Plantmetabolomics.org: mass spectrometry-based Arabidopsis metabolomics--database and tools update

Abstract

The PlantMetabolomics (PM) database (http://www.plantmetabolomics.org) contains comprehensive targeted and untargeted mass spectrum metabolomics data for Arabidopsis mutants across a variety of metabolomics platforms. The database allows users to generate hypotheses about the changes in metabolism for mutants with genes of unknown function. Version 2.0 of PlantMetabolomics.org currently contains data for 140 mutant lines along with the morphological data. A web-based data analysis wizard allows researchers to select preprocessing and data-mining procedures to discover differences between mutants. This community resource enables researchers to formulate models of the metabolic network of Arabidopsis and enhances the research community's ability to formulate testable hypotheses concerning gene functions. PM features new web-based tools for data-mining analysis, visualization tools and enhanced cross links to other databases. The database is publicly available. PM aims to provide a hypothesis building platform for the researchers interested in any of the mutant lines or metabolites.

Figure 1.

(A) Log-ratio plot of a metabolite (PA 34:2), where each point shows the ratio of the concentration of the given metabolite in mutant samples versus the wild-type samples. The highlighted mutant line (SALK_040250) looks interesting as it is away from the central vertical axis and thus depicts difference between mutant samples and the wild-type samples. (B) The user can instantly access the stereomicroscopic images for this mutant and compare them with wild-type samples. Seed images at ×250 zoom of mutant's seeds look a little distorted as compared to the wild-type seeds (Seed image courtesy of Jennifer Robinson). (C) The user can also access the details of the metabolites including cross links to other databases. (D) Clicking on any of the points in the log-ratio plot in (A) shows the log-ratio plot of all the metabolites for that mutant. For example, some fatty acids including tetradecanoic acid look interesting for this mutant as they are away from the central vertical axis and show large fold change between the wild type and mutant samples.

Dataset entries
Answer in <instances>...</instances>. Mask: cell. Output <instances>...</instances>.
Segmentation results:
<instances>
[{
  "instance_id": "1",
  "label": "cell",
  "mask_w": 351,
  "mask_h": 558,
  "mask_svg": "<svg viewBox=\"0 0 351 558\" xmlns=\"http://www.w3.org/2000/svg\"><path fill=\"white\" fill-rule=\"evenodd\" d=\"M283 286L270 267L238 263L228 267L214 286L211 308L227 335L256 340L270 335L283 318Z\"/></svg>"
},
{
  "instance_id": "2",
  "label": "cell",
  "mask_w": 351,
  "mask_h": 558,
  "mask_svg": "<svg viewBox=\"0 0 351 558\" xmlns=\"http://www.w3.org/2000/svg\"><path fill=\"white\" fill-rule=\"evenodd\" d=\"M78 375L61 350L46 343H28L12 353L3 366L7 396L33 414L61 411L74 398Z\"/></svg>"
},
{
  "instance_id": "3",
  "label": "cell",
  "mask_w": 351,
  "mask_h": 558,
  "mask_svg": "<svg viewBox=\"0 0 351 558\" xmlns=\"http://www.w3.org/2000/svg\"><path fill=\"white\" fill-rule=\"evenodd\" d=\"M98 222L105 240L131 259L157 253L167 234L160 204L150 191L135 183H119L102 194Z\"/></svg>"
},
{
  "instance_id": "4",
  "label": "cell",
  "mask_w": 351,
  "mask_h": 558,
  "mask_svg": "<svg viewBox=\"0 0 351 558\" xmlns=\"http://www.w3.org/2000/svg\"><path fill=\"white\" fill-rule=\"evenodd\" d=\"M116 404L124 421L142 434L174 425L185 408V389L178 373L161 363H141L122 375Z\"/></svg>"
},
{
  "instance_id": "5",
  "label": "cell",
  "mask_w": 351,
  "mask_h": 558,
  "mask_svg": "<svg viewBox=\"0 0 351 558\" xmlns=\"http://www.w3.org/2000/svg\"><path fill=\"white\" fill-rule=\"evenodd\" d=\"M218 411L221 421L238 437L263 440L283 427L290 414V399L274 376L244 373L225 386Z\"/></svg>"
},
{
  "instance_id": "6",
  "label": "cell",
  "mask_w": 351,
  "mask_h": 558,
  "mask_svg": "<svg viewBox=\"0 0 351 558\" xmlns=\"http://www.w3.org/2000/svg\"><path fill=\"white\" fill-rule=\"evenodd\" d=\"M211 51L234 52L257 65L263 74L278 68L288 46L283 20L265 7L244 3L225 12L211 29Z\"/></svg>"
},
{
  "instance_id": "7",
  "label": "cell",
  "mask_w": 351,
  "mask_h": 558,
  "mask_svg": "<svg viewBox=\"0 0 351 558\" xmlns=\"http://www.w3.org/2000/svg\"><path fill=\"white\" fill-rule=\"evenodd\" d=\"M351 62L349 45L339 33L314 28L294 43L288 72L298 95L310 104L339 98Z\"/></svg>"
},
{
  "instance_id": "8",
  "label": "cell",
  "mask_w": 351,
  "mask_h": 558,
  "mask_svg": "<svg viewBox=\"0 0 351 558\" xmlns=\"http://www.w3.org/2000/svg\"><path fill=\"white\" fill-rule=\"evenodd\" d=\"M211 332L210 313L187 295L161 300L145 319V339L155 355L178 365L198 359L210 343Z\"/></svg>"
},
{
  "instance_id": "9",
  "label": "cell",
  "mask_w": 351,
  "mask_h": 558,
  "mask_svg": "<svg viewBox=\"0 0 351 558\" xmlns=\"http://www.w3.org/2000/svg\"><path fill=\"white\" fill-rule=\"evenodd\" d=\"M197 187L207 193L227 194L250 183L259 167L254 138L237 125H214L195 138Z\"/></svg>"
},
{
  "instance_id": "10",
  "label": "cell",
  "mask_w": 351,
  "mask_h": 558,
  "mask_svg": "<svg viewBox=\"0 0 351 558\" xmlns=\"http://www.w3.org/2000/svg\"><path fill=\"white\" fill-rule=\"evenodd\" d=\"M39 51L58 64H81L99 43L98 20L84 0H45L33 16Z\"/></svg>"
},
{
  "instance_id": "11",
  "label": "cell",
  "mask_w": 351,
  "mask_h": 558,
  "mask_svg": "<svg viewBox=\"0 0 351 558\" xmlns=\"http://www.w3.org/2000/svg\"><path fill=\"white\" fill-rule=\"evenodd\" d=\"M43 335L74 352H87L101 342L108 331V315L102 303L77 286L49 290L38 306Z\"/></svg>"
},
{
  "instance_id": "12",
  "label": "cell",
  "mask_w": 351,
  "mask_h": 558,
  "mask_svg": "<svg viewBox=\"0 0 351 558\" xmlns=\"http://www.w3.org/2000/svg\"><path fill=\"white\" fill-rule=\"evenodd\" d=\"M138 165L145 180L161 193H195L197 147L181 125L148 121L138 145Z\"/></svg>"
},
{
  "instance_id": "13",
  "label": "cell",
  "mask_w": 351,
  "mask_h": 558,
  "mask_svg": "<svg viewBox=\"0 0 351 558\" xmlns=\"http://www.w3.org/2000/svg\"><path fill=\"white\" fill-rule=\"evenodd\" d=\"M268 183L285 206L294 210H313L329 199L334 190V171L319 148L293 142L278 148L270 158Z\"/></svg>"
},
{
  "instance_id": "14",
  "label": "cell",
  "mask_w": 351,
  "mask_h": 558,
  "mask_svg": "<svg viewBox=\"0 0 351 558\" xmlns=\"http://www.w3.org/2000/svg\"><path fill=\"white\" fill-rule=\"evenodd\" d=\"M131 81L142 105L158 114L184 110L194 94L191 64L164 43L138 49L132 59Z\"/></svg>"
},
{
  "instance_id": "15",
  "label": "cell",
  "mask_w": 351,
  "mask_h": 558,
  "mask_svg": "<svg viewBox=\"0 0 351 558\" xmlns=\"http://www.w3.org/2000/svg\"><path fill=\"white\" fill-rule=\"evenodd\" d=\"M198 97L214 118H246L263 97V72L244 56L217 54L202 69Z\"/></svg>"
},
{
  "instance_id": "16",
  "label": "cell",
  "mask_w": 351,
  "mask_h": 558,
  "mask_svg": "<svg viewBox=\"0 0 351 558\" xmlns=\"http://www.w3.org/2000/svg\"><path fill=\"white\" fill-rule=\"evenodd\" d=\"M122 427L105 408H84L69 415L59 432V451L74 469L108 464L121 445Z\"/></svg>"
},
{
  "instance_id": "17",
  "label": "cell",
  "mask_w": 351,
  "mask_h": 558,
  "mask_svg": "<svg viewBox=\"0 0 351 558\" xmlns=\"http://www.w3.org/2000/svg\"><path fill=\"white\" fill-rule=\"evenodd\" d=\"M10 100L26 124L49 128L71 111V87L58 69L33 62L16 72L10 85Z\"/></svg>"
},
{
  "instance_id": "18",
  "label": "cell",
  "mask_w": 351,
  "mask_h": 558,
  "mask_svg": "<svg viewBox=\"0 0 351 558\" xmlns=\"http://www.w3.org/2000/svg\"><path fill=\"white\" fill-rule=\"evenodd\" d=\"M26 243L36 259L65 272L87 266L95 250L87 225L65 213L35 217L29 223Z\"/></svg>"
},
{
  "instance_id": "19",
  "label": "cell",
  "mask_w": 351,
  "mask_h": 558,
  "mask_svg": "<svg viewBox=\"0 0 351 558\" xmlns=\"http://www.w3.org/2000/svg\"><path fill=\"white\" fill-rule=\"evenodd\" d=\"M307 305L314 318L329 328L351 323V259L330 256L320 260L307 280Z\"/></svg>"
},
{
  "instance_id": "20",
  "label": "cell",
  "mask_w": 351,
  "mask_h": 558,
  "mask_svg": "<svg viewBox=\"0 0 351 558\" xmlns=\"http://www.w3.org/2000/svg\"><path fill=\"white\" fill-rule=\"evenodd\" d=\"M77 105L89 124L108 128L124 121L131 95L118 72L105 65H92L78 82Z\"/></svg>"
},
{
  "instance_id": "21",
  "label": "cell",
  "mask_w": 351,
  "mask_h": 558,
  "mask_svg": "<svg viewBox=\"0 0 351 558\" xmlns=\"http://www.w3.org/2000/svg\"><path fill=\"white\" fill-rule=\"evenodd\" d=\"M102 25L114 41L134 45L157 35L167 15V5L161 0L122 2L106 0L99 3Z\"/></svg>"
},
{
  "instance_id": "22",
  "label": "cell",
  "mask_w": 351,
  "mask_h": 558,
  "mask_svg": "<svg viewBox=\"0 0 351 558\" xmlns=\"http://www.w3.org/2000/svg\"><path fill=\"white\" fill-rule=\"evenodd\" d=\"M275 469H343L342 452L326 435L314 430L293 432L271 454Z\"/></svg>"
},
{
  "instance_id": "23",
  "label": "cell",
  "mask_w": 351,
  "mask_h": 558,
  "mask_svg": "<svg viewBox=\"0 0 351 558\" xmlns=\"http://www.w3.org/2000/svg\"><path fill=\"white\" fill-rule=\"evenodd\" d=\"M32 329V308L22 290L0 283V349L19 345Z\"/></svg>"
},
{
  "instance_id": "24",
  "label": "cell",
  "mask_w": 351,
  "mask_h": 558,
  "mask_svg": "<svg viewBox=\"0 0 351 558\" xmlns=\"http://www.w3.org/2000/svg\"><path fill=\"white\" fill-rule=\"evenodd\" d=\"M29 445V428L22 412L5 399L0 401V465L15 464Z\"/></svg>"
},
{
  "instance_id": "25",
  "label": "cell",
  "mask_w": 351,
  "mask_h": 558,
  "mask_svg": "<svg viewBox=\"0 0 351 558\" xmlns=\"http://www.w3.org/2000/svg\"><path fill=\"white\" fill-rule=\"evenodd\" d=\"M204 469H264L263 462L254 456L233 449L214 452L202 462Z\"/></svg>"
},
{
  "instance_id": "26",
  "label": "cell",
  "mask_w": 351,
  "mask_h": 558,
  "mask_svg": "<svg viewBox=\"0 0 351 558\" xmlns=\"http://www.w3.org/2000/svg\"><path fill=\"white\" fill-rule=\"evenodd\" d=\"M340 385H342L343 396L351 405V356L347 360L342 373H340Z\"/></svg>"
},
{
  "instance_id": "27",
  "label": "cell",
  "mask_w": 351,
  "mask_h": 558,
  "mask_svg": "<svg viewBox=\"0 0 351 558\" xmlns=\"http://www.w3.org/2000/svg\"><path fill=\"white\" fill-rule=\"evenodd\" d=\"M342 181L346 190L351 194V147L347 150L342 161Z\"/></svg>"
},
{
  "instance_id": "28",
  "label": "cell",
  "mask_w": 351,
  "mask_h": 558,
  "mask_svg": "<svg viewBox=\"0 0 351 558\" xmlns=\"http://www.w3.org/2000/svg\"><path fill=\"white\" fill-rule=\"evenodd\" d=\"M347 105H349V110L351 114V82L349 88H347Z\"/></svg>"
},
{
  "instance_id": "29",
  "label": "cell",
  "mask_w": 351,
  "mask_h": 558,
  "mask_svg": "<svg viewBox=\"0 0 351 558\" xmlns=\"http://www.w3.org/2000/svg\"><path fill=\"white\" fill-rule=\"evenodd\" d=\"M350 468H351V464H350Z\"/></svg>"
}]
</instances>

**Instructions**
(A) According to the PlantMetabolomics.org update, how many mutant lines does Version 2.0 of the database currently hold data for?
(B) Turn the paragraph of the PlantMetabolomics.org update that begins "The PlantMetabolomics (PM) database" into a short bulleted list that keeps its main facts.
(C) Continue the PlantMetabolomics.org update from the point where it stops.

**Answers for this exercise**
(A) Version 2.0 holds data for 140 mutant lines, along with their morphological data.

(B)
- The PlantMetabolomics (PM) database (http://www.plantmetabolomics.org) holds targeted and untargeted mass spectrum metabolomics data for Arabidopsis mutants across several metabolomics platforms.
- Users can generate hypotheses about metabolic changes in mutants with genes of unknown function.
- Version 2.0 contains data for 140 mutant lines, plus morphological data.
- A web-based data analysis wizard lets researchers choose preprocessing and data-mining procedures to find differences between mutants.
- The resource helps researchers build models of the Arabidopsis metabolic network and form testable hypotheses about gene functions.
- New features include web-based data-mining tools, visualization tools and enhanced cross links to other databases.
- The database is publicly available and aims to be a hypothesis-building platform for anyone interested in its mutant lines or metabolites.

(C)
Figure 2.

(A) Hierarchical clustering of lipidomics data from the Welti Lab compares SALK_040250 (At1g61720) mutant line with wild-type samples using Euclidean distance and average linkage method. (B) PCA loadings plot of the first 2 PCs shows that the wild type and mutant are not linearly separable. (C) Important metabolites for the classification between wild type and the mutant line using the Random Forest tool shows that the most important variables are glycerophospholipids with chain lengths of 34 and 36. (D) MDS plot of the mutant and wild-type samples using the Manhattan distance measure that shows that the mutant and wild type are not separable and that there is an outlier in the data.